En menos de cinco minutos había recogido mis escasas pertenencias, había salido del convento y bajaba a saltos por la calle. No eran todavía las Ramblas pero no importaba. Estaba al sol, al aire libre, podía dirigir mis pasos hacia donde quisiera, me cruzaba con gente normal, vestida de verano, que hablaba o reía o discutía a gritos: había dejado a mis espaldas las tinieblas.

Más tarde telefoneé a la superiora para comunicarle que había interrumpido los ejercicios espirituales a la mitad, que lo lamentaba de veras, pero que aquello no estaba hecho para mí. Lo entendió y dijo que seguramente se había equivocado y había elegido mal el lugar. Quedamos tan amigas y nos seguimos viendo durante algún tiempo. Muchos años más tarde alguien comentó en mi presencia que había colgado los hábitos y había dejado el Cotolengo. No sabía más detalles. Lo lamenté por los enfermos: seguro que ninguno de los nuevos directores haría subir camillas y sillas de ruedas a la explanada para que disfrutaran de la belleza de una puesta de sol.

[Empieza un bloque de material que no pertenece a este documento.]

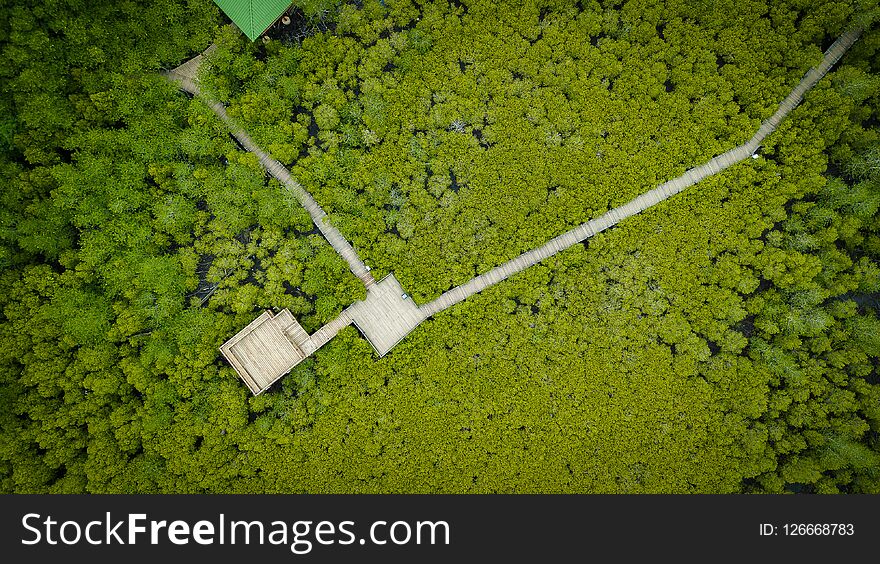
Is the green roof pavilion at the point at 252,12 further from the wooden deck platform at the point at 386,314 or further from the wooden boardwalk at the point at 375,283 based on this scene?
the wooden deck platform at the point at 386,314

Yo seguí leyendo con placer los Evangelios, seguí fascinada por la figura de Jesucristo, seguí creyendo en un dios personal que había creado el mundo y había enviado a su hijo a la tierra para redimirnos, seguí considerándome católica e incluso seguí asistiendo a misa los domingos y fiestas de guardar, pero mis intentos de integrarme de modo más profundo en la Iglesia, incluso en su vertiente más progresista, liberal y abierta, que adoraba a un dios de amor, y anteponía la caridad y el espíritu de justicia a la obsesión por el sexo, se habían ido al garete.